- [Data records]

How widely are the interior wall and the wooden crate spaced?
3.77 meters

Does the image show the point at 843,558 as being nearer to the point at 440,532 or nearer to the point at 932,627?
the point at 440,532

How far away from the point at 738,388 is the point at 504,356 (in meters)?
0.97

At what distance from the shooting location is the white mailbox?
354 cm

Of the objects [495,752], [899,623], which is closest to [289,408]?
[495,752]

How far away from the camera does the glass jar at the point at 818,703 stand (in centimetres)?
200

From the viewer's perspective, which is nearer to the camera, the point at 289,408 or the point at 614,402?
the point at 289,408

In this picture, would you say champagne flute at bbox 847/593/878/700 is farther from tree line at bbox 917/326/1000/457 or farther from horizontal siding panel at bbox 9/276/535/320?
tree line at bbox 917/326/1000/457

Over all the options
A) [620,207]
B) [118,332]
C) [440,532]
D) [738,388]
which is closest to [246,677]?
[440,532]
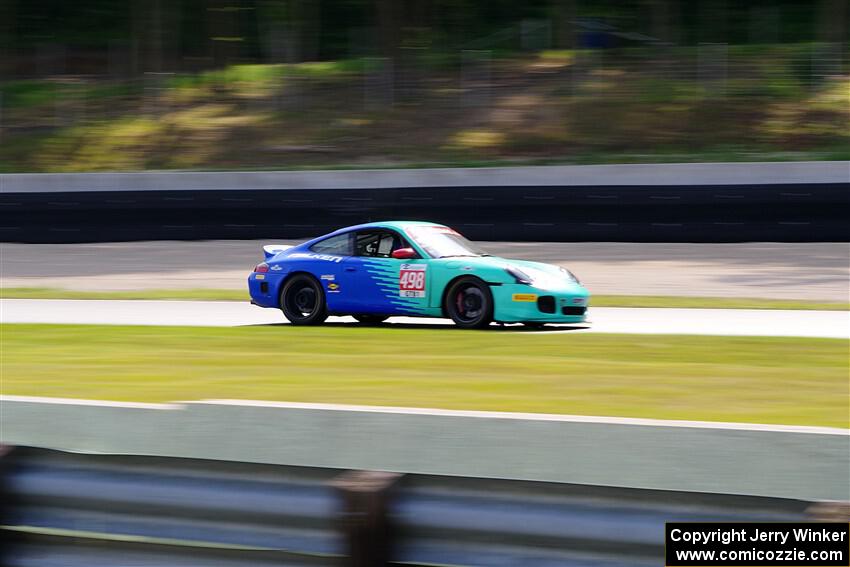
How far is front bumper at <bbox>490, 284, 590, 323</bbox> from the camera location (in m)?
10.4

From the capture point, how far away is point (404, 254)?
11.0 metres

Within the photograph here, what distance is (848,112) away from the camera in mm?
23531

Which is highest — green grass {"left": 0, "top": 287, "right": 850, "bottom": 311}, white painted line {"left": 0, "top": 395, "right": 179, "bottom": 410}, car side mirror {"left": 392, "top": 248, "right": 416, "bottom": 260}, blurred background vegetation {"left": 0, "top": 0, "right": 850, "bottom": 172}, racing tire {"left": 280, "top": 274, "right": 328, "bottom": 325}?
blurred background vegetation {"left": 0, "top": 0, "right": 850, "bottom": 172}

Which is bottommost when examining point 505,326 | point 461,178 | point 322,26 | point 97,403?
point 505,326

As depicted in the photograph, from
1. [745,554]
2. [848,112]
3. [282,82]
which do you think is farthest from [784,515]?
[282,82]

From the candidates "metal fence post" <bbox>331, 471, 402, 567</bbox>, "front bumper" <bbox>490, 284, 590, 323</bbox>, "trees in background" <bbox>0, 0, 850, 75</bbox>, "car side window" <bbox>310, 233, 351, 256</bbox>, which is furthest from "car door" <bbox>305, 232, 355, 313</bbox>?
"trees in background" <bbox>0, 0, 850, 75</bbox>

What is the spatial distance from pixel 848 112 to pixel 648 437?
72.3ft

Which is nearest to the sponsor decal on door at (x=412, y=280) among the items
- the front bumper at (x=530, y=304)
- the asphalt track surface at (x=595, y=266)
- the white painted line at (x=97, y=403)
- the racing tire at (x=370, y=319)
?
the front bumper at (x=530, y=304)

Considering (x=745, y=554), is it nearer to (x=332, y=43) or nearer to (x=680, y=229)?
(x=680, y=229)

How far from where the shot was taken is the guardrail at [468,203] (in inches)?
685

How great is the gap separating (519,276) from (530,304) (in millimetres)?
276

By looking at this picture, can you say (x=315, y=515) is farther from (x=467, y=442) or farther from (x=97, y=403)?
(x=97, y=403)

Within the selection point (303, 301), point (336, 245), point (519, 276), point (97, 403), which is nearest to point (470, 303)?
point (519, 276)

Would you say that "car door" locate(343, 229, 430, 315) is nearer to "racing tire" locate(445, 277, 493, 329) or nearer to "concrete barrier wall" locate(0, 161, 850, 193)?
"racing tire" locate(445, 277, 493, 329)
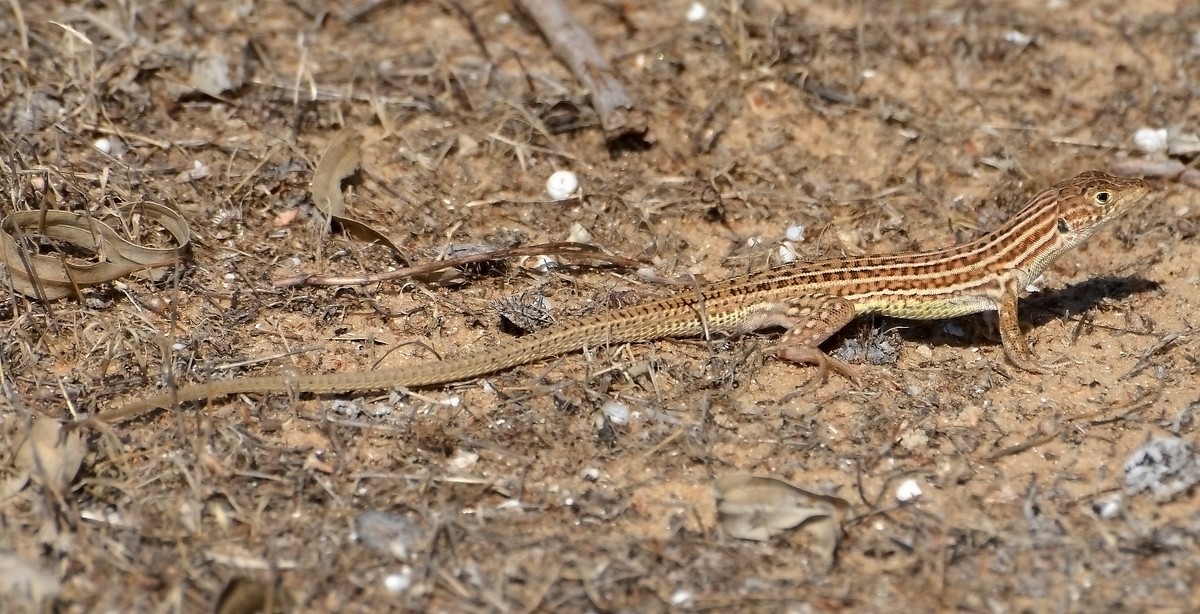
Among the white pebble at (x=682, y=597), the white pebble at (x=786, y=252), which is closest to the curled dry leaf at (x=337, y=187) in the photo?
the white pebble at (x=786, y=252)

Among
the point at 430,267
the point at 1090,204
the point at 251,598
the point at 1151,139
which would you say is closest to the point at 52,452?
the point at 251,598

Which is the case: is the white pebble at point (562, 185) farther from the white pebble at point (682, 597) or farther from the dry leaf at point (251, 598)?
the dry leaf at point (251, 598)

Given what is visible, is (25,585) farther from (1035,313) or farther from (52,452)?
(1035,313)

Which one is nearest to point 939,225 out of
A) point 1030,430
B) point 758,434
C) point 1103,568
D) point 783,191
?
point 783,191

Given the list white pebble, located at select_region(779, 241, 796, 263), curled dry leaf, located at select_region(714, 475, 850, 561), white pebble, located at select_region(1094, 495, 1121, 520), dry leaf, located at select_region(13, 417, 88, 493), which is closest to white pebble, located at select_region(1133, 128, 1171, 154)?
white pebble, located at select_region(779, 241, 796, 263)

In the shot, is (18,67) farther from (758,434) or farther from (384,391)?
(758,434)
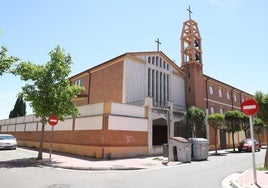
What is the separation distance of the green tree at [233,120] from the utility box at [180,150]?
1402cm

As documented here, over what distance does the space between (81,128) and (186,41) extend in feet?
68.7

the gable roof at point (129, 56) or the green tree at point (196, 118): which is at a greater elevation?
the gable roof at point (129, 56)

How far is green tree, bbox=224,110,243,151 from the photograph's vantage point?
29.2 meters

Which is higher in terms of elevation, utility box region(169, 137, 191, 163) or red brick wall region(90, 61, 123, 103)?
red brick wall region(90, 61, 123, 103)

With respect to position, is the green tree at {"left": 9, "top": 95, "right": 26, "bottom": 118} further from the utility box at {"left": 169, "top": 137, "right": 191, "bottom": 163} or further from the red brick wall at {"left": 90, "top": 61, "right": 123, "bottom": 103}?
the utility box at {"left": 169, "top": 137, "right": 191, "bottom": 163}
...
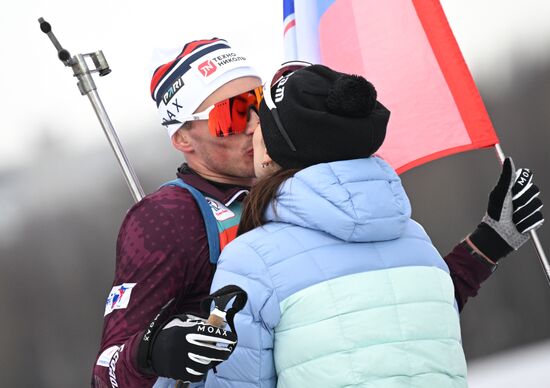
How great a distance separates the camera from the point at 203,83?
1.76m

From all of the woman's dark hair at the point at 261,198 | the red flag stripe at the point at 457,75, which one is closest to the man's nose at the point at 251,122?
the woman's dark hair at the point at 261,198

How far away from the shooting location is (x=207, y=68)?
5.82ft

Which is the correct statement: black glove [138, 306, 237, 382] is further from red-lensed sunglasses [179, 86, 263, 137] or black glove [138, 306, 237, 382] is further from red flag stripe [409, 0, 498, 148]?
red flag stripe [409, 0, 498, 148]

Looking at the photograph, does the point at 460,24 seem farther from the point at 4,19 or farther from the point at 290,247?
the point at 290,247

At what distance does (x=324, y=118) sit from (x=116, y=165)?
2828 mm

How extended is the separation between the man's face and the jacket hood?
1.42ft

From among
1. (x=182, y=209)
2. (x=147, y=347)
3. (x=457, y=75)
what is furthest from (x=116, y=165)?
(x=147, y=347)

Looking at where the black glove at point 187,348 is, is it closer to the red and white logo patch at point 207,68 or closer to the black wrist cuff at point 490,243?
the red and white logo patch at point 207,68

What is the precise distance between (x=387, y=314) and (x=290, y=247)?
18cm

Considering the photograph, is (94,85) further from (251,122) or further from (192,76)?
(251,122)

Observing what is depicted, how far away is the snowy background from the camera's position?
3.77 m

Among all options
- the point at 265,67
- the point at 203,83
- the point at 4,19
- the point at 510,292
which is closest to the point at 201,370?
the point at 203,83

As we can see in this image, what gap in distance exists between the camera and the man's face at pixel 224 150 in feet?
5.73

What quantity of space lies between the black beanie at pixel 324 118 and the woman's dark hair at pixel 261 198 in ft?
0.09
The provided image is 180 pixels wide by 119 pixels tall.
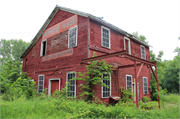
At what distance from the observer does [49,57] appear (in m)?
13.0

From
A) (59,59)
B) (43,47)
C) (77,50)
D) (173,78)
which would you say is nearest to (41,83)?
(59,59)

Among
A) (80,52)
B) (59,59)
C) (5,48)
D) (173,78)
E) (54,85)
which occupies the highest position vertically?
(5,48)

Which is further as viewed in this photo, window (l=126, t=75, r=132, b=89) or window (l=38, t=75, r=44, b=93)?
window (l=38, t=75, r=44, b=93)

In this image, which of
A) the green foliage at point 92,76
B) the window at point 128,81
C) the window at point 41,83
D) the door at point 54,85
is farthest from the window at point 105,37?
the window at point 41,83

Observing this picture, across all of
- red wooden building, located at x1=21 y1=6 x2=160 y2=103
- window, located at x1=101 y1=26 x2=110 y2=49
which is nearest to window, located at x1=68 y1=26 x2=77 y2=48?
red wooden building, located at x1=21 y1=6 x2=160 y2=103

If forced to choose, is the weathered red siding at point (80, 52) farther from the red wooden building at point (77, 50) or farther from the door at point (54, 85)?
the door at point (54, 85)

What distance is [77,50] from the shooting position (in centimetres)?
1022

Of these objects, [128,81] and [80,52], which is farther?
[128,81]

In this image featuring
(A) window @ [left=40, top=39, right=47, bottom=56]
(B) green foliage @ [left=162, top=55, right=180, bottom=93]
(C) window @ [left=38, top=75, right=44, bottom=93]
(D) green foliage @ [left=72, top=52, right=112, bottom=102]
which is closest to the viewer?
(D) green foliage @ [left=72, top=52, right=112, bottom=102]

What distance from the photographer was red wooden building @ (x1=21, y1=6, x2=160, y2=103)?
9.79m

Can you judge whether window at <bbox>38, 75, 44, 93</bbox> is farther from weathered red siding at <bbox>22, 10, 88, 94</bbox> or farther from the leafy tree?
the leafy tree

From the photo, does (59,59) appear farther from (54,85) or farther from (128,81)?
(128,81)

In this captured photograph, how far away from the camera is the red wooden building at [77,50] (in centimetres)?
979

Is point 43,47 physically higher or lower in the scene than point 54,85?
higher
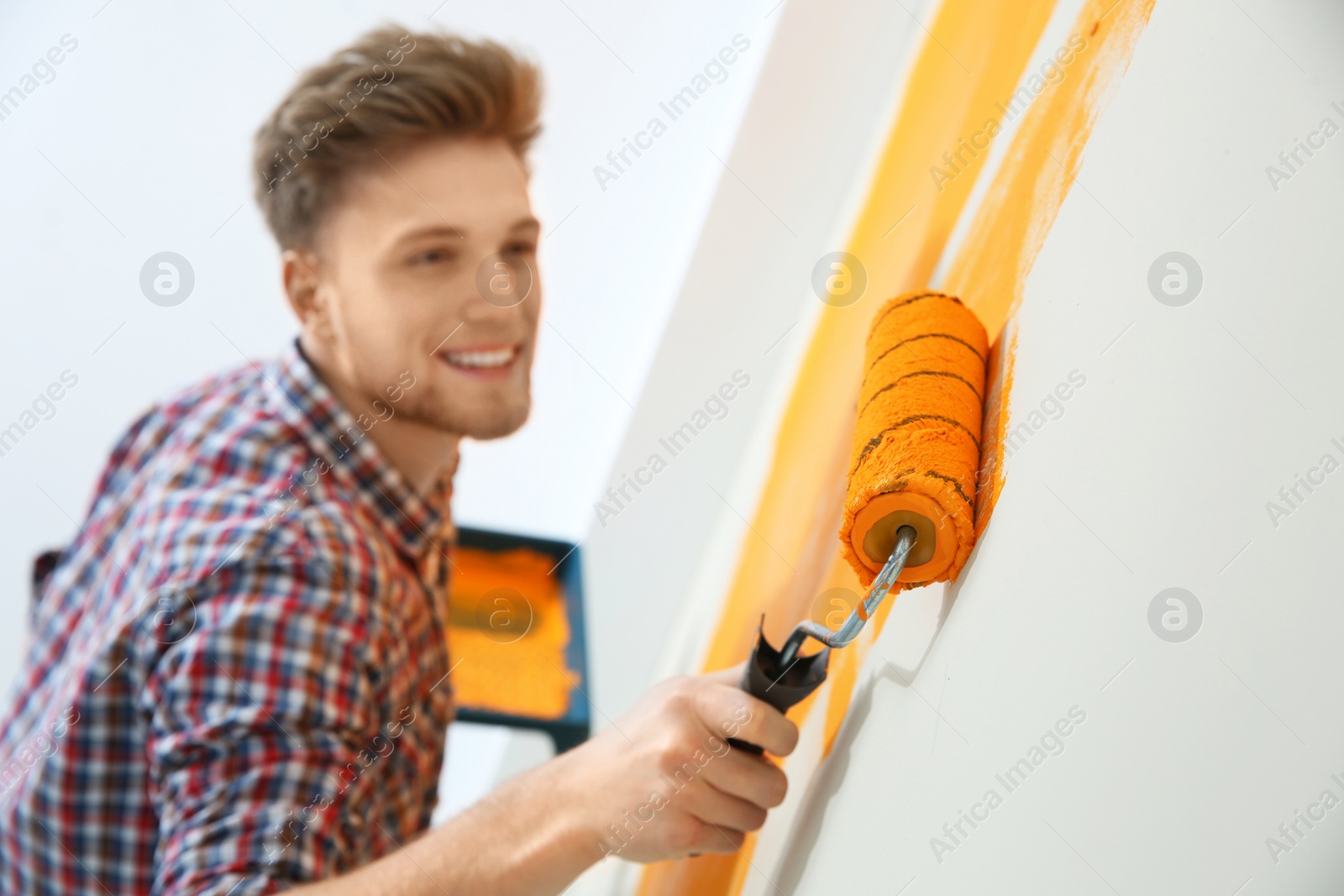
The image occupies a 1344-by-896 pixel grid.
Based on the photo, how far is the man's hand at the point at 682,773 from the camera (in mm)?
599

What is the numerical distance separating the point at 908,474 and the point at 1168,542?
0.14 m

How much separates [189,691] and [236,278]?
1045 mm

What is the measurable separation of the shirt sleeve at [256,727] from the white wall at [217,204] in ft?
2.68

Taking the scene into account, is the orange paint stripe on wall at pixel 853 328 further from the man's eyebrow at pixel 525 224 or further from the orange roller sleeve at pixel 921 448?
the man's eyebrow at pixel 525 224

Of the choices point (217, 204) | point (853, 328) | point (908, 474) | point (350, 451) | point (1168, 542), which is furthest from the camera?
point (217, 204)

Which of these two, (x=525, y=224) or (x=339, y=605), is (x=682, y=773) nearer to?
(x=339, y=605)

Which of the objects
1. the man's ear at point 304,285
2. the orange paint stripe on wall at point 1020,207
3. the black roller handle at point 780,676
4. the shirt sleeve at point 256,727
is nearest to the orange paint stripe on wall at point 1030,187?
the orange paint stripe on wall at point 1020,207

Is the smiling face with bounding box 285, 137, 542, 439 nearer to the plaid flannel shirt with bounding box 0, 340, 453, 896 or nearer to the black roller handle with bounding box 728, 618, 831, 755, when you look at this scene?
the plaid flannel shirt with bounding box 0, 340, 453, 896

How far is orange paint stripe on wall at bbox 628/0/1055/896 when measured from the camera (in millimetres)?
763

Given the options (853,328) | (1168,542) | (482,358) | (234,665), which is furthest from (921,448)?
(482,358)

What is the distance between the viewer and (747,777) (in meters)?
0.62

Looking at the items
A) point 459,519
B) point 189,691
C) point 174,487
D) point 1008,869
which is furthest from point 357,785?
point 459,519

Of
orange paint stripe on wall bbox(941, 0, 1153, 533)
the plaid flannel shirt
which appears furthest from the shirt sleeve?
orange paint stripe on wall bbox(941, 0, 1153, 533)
---
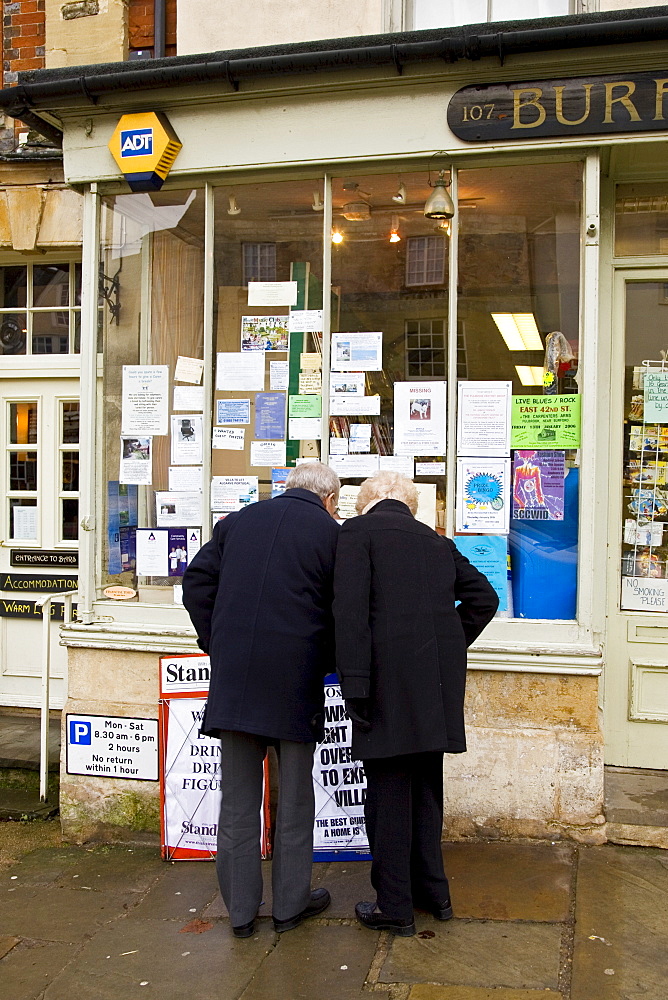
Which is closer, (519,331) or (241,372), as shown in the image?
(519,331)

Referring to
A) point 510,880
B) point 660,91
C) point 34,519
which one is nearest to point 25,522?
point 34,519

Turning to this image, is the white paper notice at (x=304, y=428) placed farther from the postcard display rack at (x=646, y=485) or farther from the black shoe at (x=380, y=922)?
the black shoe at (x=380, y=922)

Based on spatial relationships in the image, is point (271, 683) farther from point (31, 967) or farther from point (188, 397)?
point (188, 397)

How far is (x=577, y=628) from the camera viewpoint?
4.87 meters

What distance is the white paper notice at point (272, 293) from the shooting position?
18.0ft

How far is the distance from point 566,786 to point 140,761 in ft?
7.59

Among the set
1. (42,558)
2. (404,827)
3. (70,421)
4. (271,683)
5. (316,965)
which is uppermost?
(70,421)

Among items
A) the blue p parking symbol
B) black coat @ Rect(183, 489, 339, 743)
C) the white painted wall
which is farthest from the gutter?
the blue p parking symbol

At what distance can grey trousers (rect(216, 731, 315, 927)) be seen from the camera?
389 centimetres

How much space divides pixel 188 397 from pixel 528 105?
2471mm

- [TASK OBJECTIVE]
Report each line of the entries above that contains the word "viewer", copying those lines in full.

- [ANSWER BELOW]
From the viewer's perspective, which is nearer to the camera, the point at 289,408 or the point at 614,402?
which is closest to the viewer?
What is the distance between the viewer and (747,777) (in meters)?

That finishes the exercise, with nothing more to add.